Bien sûr, le rapprochement entre écologie et défense ne sera pas toujours facile. Les armées restent parmi les plus gros consommateurs de combustibles fossiles, et leurs émissions échappent largement au rapportage international sur le climat (on estime que les activités militaires représentent près de 5,5 pour cent des émissions mondiales annuelles de gaz à effet de serre). Le meilleur moyen de décarboner l’armée est de la réduire — et cela ne se produira pas de sitôt.
Pourtant, en réponse à la menace russe, l’OTAN avance rapidement dans la direction opposée. En juin de cette année, les pays de l’OTAN ont déclaré leur engagement à augmenter leurs dépenses de défense à 5 pour cent d’ici 2035. Environ 3,5 pour cent est réservé à la défense centrale (tels que les troupes, les armes et la préparation générale), et 1,5 pour cent à l’infrastructure et à la résilience de la défense.

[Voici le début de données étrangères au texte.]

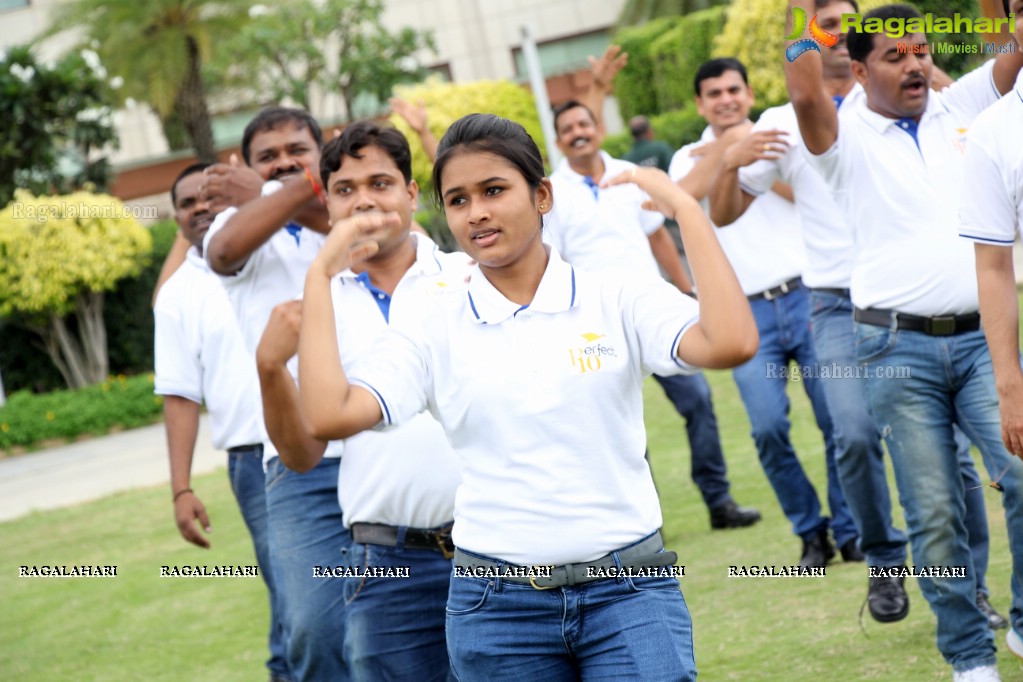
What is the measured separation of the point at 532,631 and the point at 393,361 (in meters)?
0.73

Cela laisse le projet de décarbonisation militaire avec deux options : transformation technologique et compensation des émissions. L’utilisation des deux est le scénario le plus probable pour l’instant : faire évoluer les technologies militaires vers leurs alternatives à faible émission de carbone lorsque cela est possible, et rechercher des moyens de compenser les émissions restantes pour des domaines tels que l’aviation militaire ou les engins lourds.

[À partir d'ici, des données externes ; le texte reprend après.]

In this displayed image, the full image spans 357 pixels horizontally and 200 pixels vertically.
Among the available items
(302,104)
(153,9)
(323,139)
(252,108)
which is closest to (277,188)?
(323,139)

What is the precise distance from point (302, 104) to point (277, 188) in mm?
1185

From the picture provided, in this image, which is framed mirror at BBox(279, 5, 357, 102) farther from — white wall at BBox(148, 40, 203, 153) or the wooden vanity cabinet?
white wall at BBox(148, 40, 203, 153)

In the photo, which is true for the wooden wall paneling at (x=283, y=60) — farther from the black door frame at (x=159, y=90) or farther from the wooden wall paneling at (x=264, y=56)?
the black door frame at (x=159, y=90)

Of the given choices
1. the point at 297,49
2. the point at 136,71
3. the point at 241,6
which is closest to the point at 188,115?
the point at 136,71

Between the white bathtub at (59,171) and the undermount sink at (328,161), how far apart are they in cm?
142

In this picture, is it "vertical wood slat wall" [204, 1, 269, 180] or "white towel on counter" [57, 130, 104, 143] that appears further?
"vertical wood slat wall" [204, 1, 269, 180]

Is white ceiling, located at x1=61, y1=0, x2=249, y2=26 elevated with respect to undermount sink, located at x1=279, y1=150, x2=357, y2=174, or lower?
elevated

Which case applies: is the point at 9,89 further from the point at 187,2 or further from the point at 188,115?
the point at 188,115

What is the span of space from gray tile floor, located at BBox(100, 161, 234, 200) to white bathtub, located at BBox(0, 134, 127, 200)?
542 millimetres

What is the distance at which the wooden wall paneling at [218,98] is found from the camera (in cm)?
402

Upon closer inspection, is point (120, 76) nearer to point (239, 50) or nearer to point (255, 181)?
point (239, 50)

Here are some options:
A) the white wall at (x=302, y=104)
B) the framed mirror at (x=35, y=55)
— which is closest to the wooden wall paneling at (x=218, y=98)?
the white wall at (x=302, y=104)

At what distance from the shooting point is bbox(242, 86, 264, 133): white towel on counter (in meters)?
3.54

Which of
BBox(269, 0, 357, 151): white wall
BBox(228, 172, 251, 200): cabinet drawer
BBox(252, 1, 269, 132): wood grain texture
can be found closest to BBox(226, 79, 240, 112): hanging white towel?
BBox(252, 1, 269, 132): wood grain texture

Et il n’existe pas d’autre endroit au monde où les technologies militaires évoluent plus rapidement que sur le champ de bataille ukrainien. Ici, l’électrification des technologies militaires (par exemple, les drones ukrainiens connectés aux opérateurs via des câbles à fibre optique, rendant la Russie incapable de saboter les capacités des drones par le brouillage des fréquences radio) se produit parallèlement à l’expansion de l’usage des drones, ce qui transforme radicalement le caractère de la guerre moderne. Cependant, dans sa forme actuelle, cela laisse aussi des terres ukrainiennes couvertes de réseaux complexes de câbles, entraînant une pollution plastique importante et des menaces à long terme pour la faune.
Inutile de dire qu’il n’y a pas de guerre qui ne dégrade l’environnement. En réalité, détruire l’environnement fait souvent partie des tactiques militaires, ce qui a conduit à des initiatives appelant à la reconnaissance juridique du crime d’écocide. Bien que cela puisse paraître absurde de demander la décarbonisation de la guerre plutôt que d’arrêter simplement les combats, la situation géopolitique ne semble pas favorable à un désarmement pacifique dans l’immédiat.

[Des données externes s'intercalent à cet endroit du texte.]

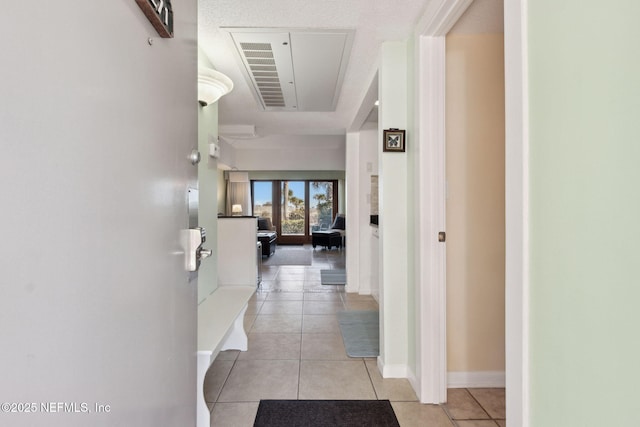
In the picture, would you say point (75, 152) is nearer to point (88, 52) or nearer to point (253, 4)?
point (88, 52)

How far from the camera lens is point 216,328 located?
179 cm

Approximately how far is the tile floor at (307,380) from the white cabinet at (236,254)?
23.1 inches

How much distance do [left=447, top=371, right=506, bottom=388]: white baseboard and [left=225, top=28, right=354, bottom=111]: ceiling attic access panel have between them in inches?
92.2

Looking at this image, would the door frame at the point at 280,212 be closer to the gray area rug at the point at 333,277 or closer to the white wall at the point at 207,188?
the gray area rug at the point at 333,277

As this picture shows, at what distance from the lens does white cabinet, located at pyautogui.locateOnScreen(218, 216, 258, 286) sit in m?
3.82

Si elle est soutenue par des investissements et des politiques vertes, la reconstruction de l’Ukraine pourrait créer un précédent en démontrant que sécurité et durabilité vont de pair.
Écologie de guerre de l’Ukraine
L’Ukraine peut suivre une voie qui est une variation de ce que le philosophe français Pierre Charbonnier a appelée « écologie de guerre ». Ici, la transition verte ne concurrence pas les dépenses de défense sur un budget d’État contraint. Au contraire, elle joue un rôle central dans l’obtention d’une résilience défensive et rendrait le pays impénétrable pour les forces ennemies.
Déscentraliser le réseau énergétique grâce aux renouvelables, recycler les débris, construire des bâtiments à faible consommation d’énergie, électrifier les domaines de guerre ou restaurer les marais ne sont que quelques exemples de la manière dont un État peut poursuivre une écologie de guerre comme stratégie défensive, et, ce faisant, gagner un avantage sur un État pétrolier agressif.
La guerre a déjà remodelé le paysage énergétique et économique de l’Ukraine, forçant une réorientation de sa trajectoire de développement. Si elle est soutenue par des investissements et des politiques verts, sa reconstruction pourrait ouvrir une voie — bien au-delà de ses frontières — en démontrant que sécurité et durabilité vont de pair.
Sortir des cendres de la guerre, une nouvelle Ukraine verte peut émerger — non seulement en reconstruisant ce qui a été perdu mais en posant les bases d’une vie nouvelle et meilleure que les Ukrainiens méritent : verte, européenne et sûre.